Incorrect group names with multiple groups in frq()
jmbarajas opened this issue · comments
I'm trying to calculate frequency tables of a grouped tibble using two grouping variables that have two levels each. The output from frq()
seems to be both mislabeling and incompletely labeling the output. See the following example:
library(tibble)
library(dplyr)
library(sjmisc)
set.seed(1001)
df <- tibble(group1 = factor(c(rep(1, 50), rep(2, 50)),
labels = c("Group A", "Group B")),
group2 = factor(rep(1:2, 50), labels = c("Group X", "Group Y")),
values = factor(as.integer(runif(100, 1, 6)),
labels = c("Never", "Once per month",
"Twice per month",
"Once per week", "Once per day")))
df %>% group_by(group1, group2) %>% frq(values)
#>
#> Grouped by:
#> group1: Group A
#> group2: Group X
#>
#> # values <categorical>
#> # total N=25 valid N=25 mean=3.16 sd=1.46
#>
#> val frq raw.prc valid.prc cum.prc
#> Never 5 20 20 20
#> Once per month 3 12 12 32
#> Twice per month 6 24 24 56
#> Once per week 5 20 20 76
#> Once per day 6 24 24 100
#> <NA> 0 0 NA NA
#>
#> Grouped by:
#> group1: Group B
#> group2: Group Y
#>
#> # values <categorical>
#> # total N=25 valid N=25 mean=2.68 sd=1.52
#>
#> val frq raw.prc valid.prc cum.prc
#> Never 8 32 32 32
#> Once per month 5 20 20 52
#> Twice per month 3 12 12 64
#> Once per week 5 20 20 84
#> Once per day 4 16 16 100
#> <NA> 0 0 NA NA
#>
#> Grouped by:
#> group1: NA
#> group2: NA
#>
#> # values <categorical>
#> # total N=25 valid N=25 mean=2.96 sd=1.37
#>
#> val frq raw.prc valid.prc cum.prc
#> Never 5 20 20 20
#> Once per month 4 16 16 36
#> Twice per month 7 28 28 64
#> Once per week 5 20 20 84
#> Once per day 4 16 16 100
#> <NA> 0 0 NA NA
#>
#> Grouped by:
#> group1: NA
#> group2: NA
#>
#> # values <categorical>
#> # total N=25 valid N=25 mean=3.04 sd=1.43
#>
#> val frq raw.prc valid.prc cum.prc
#> Never 5 20 20 20
#> Once per month 4 16 16 36
#> Twice per month 6 24 24 60
#> Once per week 5 20 20 80
#> Once per day 5 20 20 100
#> <NA> 0 0 NA NA
Note that the grouping labels only consist of the first levels of group1
and group2
together or the second levels together (i.e. the diagonal of a 2x2 crosstab). When I compare the output to xtabs
, we see that the second frequency table is also mislabeled: it should be the summary of Group A and Group Y.
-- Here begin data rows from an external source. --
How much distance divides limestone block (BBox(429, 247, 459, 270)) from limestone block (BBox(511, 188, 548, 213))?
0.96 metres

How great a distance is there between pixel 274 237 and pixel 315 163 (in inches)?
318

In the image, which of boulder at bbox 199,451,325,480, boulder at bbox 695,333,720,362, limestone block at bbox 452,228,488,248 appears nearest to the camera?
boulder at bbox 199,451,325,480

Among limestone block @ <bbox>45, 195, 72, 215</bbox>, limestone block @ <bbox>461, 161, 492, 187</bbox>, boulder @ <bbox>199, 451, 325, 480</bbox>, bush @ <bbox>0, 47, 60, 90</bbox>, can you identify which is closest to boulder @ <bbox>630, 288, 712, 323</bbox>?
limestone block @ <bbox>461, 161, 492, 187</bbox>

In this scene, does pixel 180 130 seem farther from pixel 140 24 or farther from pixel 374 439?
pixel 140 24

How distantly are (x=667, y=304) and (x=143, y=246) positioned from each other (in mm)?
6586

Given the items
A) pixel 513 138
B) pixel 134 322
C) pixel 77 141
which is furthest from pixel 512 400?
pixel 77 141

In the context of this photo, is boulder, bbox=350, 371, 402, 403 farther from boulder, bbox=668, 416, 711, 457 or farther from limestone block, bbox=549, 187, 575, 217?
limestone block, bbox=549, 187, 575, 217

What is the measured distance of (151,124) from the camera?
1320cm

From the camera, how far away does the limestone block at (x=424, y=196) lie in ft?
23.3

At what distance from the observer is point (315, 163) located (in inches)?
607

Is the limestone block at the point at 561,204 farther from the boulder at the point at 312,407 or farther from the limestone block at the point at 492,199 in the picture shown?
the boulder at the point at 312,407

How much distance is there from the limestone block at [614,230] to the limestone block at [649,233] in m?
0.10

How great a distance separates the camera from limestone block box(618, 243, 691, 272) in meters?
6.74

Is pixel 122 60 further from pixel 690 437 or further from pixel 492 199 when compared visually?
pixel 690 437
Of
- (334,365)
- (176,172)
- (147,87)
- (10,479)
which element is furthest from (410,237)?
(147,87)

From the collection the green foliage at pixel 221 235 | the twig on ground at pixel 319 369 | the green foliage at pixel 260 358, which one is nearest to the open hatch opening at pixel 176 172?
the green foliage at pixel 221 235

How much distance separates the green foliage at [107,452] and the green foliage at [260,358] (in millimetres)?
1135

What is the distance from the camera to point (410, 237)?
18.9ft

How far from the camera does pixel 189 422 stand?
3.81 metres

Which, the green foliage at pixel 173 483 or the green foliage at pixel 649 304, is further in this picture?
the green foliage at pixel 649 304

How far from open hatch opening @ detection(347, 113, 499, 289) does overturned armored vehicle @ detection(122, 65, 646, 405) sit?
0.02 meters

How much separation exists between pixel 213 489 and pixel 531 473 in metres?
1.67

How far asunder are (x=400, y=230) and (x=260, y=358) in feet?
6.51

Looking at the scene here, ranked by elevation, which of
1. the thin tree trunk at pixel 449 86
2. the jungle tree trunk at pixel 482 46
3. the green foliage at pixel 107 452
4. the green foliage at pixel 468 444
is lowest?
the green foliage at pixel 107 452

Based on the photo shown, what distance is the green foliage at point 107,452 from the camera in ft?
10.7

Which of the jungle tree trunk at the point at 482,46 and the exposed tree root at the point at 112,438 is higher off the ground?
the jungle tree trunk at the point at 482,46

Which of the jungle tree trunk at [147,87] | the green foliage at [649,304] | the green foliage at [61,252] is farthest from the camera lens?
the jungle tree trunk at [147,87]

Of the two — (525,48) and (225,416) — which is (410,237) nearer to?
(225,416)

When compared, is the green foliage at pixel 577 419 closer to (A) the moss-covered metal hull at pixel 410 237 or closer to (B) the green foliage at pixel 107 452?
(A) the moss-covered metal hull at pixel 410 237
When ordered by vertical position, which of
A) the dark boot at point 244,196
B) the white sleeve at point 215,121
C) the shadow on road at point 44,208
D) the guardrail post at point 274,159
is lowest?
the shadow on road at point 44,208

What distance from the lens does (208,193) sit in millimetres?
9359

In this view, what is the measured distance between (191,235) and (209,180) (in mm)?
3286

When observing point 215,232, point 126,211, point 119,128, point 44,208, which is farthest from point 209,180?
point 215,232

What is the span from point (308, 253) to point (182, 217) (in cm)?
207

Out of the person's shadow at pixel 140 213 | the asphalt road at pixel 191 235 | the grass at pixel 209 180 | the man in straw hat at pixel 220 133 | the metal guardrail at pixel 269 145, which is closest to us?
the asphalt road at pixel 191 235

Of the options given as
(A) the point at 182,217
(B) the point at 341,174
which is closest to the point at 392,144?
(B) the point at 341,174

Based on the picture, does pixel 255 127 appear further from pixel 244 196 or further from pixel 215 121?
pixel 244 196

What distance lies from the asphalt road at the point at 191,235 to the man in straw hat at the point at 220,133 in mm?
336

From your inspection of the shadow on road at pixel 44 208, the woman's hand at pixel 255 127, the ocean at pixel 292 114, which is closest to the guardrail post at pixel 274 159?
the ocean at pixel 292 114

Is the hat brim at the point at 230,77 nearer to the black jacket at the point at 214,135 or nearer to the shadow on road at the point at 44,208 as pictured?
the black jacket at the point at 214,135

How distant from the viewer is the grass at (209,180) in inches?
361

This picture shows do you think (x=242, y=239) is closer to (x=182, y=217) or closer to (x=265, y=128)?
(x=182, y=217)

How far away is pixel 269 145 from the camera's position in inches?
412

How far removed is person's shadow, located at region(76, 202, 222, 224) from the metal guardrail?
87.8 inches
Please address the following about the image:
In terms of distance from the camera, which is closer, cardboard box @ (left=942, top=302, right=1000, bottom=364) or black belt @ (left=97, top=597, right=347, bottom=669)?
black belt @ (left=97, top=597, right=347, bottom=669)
xtabs(~values + group2 + group1, df)
#> , , group1 = Group A
#>
#> group2
#> values Group X Group Y
#> Never 5 8
#> Once per month 3 5
#> Twice per month 6 3
#> Once per week 5 5
#> Once per day 6 4
#>
#> , , group1 = Group B
#>
#> group2
#> values Group X Group Y
#> Never 5 5
#> Once per month 4 4
#> Twice per month 7 6
#> Once per week 5 5
#> Once per day 4 5
I'm using the latest CRAN release of sjmisc
(v 2.7.9).
Oops: I see this was solved in the latest development build. Closing the issue.